Görev 1:
Zaman Çarkı dizisini ele alan metne göre Boru, Falme'de kritik bir anda kim tarafından çalınır?
Görev 2:
Zaman Çarkı dizisini ele alan metnin "Zaman Çarkı 2." ifadesinden "efsanevi düellosunu yapar." ifadesine kadar olan kısmını "Mat" yerine "Perrin" yazarak güncelleyin.

Belge bölümü:
▬▬▬

Bence bunun sağlanabilmesi için ihtiyacımız olan şeylerden biri Tar Valon’da gerçek bir ders görmekti. Üç Yemin’in tarihiyle ilgili bir ders dinleyebilirdik ve kızlara Arthur Şahinkanadı’nın Aes Sedaiları Üç Yemin’e nasıl zorladığı anlatılabilirdi. Ya da dönen Seanchanların yönlendirebilen kadınlara karşı olan düşmanlığını kızlara karşılaştıkları Sarı Ajah anlatabilirdi ve Şahinkanadı’nın Aes Sedailara yönelik politikasından bahsedilebilirdi. (Bu arada Sarı Ajah’ın dövüşürken anatomi bilgisini kullanması ne muazzam bir sahneydi!) Öyle ki Boru’nun Kahramanlarının komutanlığını yapan Şahinkanadı, son bölümde kendi soyundan gelenlerle savaştığında kitabı okumamış olanlar şaşırıp borunun üfleyene olan bağlayıcılığını böylelikle iyice anlayabilirdi. Evet, Şahinkanadı ve yürüttüğü politika hakkında kısa bir tarih dersine kimsenin itiraz edeceğini sanmıyorum.

Zaman Çarkı 2. Sezonda Altından Kalkılamayan En Büyük Sorun

Bu da bizi dizinin altından kalkamadığı en büyük soruna getiriyor: Boru Avı. İkinci kitap baştan sona klasik fantezi görev hikâyesidir. Yüzlerce sayfa karakterlerimiz borunun peşinde koşar, bir elde eder bir kaybederler. Sayfalarca Boru’nun Son Savaş’ta nasıl belirleyici bir rolü olacağı anlatılır, onu elde etmesi gerekenin Yeniden Doğan Ejder olduğu defalarca kez vurgulanır. Herkes Falme’de bir araya gelir ve Boru inanılmaz kritik bir anda Mat tarafından çalınır. Boru’nun Kahramanları Seanchanları ve Beyaz Pelerinlileri defederken, Rand Falme göklerinde Ishameal ile efsanevi düellosunu yapar.

Dizi ne Valere Borusunun önemini doğru düzgün tesis edebildi ne de serinin hayranlarına yıllardır bekledikleri efsanevi düelloyu izletebildi. Tamam, göklerde savaşmasınlar bir kulenin tepesi de olur. Ama en azından doğru düzgün bir düello izleseydik! Neydi o öyle, Ishameal bildiğiniz dümdüz durdu, Rand gelip pıt diye kılıcı göğsüne sapladı. Olacak iş mi bu yahu? Tamam sezon boyunca Rand’e ikinci kitapta alması gereken kılıç eğitimini aldırmadınız Lan’den, tamam zaten Tek Güç konusunda da ilerleyemedi doğru düzgün, ama öylece durur mu Ishameal Rand’in karşısında?

▬▬▬

Çıkarılan veriler:
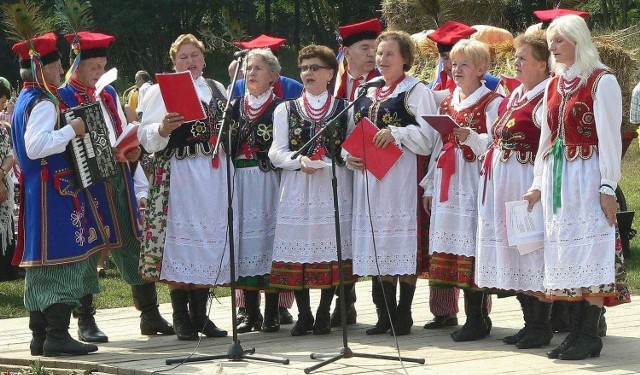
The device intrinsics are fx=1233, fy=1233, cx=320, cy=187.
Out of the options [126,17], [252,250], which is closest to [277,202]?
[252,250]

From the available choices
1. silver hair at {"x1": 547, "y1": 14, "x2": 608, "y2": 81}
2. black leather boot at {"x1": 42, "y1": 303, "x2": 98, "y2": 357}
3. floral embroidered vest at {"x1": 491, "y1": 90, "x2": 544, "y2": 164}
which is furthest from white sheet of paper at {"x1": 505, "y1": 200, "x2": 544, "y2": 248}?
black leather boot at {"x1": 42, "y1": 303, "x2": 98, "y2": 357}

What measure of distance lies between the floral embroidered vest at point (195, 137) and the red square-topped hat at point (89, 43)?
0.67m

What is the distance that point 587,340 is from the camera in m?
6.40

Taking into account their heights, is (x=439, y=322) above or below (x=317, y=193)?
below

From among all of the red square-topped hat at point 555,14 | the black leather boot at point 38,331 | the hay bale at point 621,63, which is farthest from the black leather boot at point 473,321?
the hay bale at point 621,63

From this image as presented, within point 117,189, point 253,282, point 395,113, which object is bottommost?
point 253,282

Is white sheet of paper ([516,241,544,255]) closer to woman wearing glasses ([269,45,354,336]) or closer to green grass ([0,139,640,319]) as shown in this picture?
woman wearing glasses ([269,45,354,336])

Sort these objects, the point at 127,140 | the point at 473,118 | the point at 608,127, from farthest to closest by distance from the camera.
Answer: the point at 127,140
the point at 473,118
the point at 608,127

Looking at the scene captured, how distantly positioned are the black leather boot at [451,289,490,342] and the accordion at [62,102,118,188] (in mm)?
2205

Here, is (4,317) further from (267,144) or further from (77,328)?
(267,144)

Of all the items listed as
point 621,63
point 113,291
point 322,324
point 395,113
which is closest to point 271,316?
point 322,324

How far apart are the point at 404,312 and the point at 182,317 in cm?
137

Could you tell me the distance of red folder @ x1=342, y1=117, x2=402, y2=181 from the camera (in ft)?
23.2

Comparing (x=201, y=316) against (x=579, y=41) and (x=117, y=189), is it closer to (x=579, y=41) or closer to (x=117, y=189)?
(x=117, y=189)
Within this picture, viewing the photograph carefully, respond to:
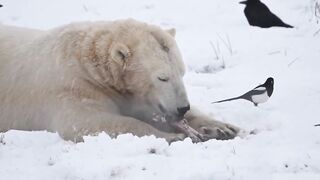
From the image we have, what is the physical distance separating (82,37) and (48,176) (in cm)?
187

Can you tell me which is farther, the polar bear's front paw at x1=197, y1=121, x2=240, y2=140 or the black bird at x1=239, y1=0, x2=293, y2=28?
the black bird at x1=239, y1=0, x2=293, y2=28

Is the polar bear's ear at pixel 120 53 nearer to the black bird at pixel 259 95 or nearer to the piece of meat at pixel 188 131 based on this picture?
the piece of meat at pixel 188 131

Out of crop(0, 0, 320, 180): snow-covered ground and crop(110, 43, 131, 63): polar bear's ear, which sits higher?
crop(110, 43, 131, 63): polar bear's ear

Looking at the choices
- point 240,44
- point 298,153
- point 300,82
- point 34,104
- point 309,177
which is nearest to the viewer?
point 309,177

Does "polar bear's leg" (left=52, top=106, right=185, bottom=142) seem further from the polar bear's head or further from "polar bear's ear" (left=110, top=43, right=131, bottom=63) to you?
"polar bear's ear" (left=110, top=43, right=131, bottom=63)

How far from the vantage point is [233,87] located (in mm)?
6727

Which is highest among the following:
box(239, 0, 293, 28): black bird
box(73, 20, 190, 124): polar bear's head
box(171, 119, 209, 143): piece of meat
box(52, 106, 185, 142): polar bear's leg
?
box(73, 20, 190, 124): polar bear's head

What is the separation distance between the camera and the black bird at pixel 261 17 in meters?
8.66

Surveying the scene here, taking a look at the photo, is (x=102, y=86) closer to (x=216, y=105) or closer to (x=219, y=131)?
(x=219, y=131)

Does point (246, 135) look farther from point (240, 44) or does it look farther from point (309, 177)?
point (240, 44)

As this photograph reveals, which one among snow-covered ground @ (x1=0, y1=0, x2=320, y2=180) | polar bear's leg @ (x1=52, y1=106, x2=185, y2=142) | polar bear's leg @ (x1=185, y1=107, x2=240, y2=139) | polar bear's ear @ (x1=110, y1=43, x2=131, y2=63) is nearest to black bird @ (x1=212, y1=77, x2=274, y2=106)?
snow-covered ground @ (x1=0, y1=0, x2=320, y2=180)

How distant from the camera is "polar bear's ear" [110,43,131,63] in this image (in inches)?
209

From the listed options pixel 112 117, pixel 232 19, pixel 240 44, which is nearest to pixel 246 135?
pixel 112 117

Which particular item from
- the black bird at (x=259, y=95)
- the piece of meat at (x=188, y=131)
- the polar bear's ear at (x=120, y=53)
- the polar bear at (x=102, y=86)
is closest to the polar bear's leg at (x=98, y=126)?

▬▬▬

Yanıt 1:
Boru, Mat tarafından çalınır.

Yanıt 2:
Zaman Çarkı 2. Sezonda Altından Kalkılamayan En Büyük Sorun

Bu da bizi dizinin altından kalkamadığı en büyük soruna getiriyor: Boru Avı. İkinci kitap baştan sona klasik fantezi görev hikâyesidir. Yüzlerce sayfa karakterlerimiz borunun peşinde koşar, bir elde eder bir kaybederler. Sayfalarca Boru’nun Son Savaş’ta nasıl belirleyici bir rolü olacağı anlatılır, onu elde etmesi gerekenin Yeniden Doğan Ejder olduğu defalarca kez vurgulanır. Herkes Falme’de bir araya gelir ve Boru inanılmaz kritik bir anda Perrin tarafından çalınır. Boru’nun Kahramanları Seanchanları ve Beyaz Pelerinlileri defederken, Rand Falme göklerinde Ishameal ile efsanevi düellosunu yapar.